_Goal_
Exactly as written, transcribe the lines that run from the one containing "Of the items" to the end of the records below.

* begin Records for processing *

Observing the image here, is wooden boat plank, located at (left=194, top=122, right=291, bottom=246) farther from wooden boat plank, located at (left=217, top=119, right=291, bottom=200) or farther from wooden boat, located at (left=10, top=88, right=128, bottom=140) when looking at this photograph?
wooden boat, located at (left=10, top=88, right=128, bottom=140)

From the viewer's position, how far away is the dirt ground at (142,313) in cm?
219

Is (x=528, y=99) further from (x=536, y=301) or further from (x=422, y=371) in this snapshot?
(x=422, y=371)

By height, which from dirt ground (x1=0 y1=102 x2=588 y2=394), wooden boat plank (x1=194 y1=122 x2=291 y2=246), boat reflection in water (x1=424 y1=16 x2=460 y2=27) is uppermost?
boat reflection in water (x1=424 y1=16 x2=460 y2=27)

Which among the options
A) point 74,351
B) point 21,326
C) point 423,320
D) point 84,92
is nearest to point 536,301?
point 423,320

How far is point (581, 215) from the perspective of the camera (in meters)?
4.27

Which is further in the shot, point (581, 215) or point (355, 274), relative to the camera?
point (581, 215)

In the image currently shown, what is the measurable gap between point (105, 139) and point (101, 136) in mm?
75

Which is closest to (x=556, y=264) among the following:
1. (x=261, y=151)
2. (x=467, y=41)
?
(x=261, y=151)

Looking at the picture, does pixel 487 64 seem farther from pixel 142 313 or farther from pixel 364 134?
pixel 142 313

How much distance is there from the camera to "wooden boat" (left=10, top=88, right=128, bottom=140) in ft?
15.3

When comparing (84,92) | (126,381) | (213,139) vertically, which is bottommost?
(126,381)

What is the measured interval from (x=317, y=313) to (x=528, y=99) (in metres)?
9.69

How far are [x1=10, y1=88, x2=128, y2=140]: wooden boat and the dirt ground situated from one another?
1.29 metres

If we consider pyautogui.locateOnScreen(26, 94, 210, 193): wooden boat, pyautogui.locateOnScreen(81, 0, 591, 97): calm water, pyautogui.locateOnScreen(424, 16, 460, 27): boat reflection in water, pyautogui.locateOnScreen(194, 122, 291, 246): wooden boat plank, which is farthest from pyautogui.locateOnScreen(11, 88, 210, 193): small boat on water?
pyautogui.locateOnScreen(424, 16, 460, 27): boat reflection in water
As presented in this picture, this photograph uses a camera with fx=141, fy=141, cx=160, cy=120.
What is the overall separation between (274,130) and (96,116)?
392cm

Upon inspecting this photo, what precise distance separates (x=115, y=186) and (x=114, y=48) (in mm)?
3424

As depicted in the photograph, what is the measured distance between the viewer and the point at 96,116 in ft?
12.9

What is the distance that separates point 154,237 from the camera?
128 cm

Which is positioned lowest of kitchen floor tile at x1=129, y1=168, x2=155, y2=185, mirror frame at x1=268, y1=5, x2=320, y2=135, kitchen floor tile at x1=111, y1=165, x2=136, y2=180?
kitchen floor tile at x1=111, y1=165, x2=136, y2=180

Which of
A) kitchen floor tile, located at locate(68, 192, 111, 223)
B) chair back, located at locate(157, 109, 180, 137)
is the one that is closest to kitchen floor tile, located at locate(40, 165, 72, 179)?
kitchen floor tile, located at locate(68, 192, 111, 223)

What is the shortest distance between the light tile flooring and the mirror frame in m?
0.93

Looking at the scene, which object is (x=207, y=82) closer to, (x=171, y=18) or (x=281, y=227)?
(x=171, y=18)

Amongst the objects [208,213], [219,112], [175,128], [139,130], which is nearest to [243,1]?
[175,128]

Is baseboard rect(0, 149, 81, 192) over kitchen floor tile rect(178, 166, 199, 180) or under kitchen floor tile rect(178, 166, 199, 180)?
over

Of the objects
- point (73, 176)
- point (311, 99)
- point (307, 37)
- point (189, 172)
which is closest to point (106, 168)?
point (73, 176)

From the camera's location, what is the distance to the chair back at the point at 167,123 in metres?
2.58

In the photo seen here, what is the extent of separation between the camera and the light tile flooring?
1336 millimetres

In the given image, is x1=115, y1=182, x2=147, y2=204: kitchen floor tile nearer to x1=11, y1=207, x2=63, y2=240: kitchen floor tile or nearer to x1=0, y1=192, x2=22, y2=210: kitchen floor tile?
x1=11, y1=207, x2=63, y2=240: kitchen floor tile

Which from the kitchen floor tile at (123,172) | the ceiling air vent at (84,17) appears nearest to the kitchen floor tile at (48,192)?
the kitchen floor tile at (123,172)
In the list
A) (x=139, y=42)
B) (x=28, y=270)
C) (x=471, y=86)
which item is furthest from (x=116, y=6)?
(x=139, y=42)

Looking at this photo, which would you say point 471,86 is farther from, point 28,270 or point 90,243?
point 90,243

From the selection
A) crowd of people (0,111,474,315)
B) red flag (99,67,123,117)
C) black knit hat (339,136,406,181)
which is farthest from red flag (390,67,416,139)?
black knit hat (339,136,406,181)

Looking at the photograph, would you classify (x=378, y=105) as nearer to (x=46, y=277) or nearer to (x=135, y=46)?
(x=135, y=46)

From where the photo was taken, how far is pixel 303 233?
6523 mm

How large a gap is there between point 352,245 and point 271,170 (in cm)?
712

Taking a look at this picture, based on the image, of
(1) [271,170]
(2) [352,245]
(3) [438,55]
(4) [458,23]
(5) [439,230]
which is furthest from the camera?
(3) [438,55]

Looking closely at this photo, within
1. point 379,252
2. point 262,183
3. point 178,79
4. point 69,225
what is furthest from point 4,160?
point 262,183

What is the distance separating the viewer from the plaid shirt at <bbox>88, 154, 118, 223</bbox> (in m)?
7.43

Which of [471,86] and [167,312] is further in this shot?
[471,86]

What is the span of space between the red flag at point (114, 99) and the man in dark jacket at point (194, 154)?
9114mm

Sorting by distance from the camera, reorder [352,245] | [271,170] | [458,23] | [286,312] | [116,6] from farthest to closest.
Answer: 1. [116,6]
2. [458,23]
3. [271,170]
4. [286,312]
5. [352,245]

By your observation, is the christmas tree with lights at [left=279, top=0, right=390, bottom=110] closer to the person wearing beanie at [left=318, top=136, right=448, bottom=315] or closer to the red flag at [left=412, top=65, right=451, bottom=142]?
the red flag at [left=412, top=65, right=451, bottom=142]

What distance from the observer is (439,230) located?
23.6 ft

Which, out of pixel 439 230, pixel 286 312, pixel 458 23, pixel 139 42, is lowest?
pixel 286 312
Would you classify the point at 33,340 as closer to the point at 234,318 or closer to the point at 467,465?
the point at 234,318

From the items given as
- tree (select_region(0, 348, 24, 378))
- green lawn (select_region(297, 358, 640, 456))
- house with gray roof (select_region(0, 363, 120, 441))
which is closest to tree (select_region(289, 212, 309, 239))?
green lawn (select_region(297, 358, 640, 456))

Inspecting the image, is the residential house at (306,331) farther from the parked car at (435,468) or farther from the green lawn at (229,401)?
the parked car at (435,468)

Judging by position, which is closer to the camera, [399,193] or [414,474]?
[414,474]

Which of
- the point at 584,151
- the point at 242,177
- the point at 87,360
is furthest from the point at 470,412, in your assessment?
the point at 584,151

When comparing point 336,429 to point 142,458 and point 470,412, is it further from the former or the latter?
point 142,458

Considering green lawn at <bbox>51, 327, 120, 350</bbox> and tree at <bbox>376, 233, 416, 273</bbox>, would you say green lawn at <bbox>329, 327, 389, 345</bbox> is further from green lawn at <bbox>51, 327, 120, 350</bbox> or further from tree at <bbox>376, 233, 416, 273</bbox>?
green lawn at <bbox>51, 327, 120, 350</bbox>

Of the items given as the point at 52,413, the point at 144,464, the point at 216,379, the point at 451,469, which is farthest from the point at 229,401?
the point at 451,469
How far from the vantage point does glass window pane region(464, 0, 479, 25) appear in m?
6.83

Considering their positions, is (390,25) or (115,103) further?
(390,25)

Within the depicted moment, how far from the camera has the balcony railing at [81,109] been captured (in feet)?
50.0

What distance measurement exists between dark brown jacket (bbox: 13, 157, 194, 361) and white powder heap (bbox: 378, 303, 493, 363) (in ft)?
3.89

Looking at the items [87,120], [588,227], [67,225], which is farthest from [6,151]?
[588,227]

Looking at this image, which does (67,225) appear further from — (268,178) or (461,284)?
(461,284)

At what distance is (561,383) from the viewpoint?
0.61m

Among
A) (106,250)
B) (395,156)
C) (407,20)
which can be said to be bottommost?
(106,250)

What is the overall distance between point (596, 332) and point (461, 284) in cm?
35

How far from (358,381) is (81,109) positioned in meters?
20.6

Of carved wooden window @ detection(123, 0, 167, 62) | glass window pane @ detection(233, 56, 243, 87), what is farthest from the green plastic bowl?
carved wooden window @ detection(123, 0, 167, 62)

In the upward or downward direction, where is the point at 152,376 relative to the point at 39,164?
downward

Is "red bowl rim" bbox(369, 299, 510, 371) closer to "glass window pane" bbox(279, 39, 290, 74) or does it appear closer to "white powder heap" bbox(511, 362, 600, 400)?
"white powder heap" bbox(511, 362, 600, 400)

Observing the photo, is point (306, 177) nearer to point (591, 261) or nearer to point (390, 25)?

* end Records for processing *

_Task output_
Of the items given as the point at 52,413, the point at 144,464, the point at 216,379, the point at 451,469, which is farthest from the point at 229,401?
the point at 451,469
How far from the vantage point does glass window pane region(464, 0, 479, 25) appear in m?
6.83

Considering their positions, is (390,25) or (115,103) further?
(390,25)

Within the depicted moment, how far from the camera has the balcony railing at [81,109] been captured (in feet)?
50.0

What distance measurement exists between dark brown jacket (bbox: 13, 157, 194, 361) and white powder heap (bbox: 378, 303, 493, 363) (in ft)?
3.89

Looking at the items [87,120], [588,227], [67,225], which is farthest from [6,151]?
[588,227]

Looking at this image, which does (67,225) appear further from — (268,178) or (461,284)?
(461,284)

At what distance is (561,383) from the viewpoint?
0.61m

Among
A) (106,250)
B) (395,156)
C) (407,20)
which can be said to be bottommost?
(106,250)

What is the overall distance between point (596, 332) and point (461, 284) in cm?
35

How far from (358,381) is (81,109) positioned in meters?
20.6

Of carved wooden window @ detection(123, 0, 167, 62) | glass window pane @ detection(233, 56, 243, 87), what is farthest from the green plastic bowl?
carved wooden window @ detection(123, 0, 167, 62)

In the upward or downward direction, where is the point at 152,376 relative to the point at 39,164?
downward

Is "red bowl rim" bbox(369, 299, 510, 371) closer to "glass window pane" bbox(279, 39, 290, 74) or does it appear closer to "white powder heap" bbox(511, 362, 600, 400)?
"white powder heap" bbox(511, 362, 600, 400)

Observing the photo, is point (306, 177) nearer to point (591, 261) or nearer to point (390, 25)?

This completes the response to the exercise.